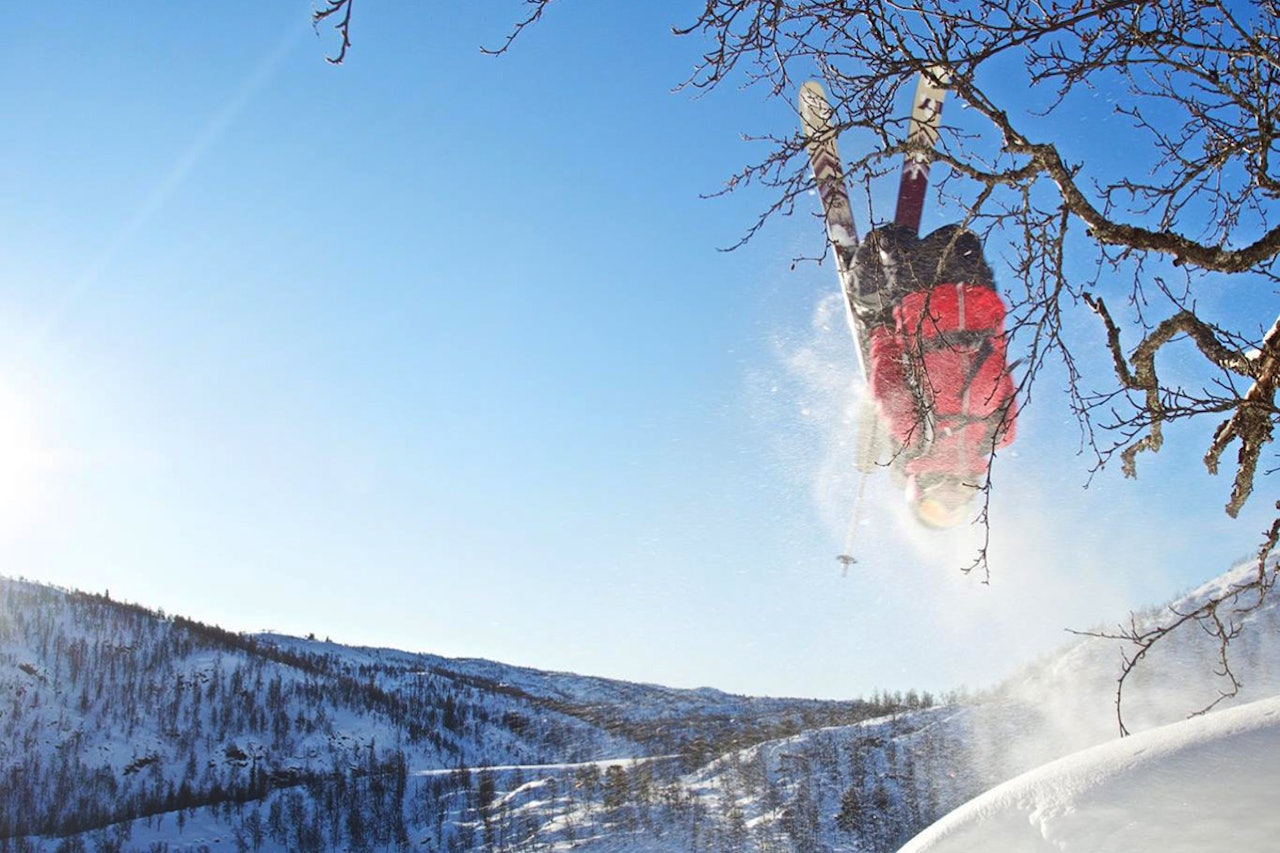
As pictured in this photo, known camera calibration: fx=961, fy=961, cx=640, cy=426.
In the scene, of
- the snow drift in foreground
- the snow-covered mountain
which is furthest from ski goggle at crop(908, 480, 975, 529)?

* **Exercise brief**
Please rewrite the rows above with "snow drift" replaced by "snowbank" everywhere, leaving everything else unchanged and the pictures out.

* **Worked answer**
As pictured in this photo, known camera calibration: fx=961, fy=961, cx=640, cy=426.
In the scene, of
- the snowbank in foreground
- the snow-covered mountain
which is furthest from ski goggle at crop(908, 480, 975, 529)?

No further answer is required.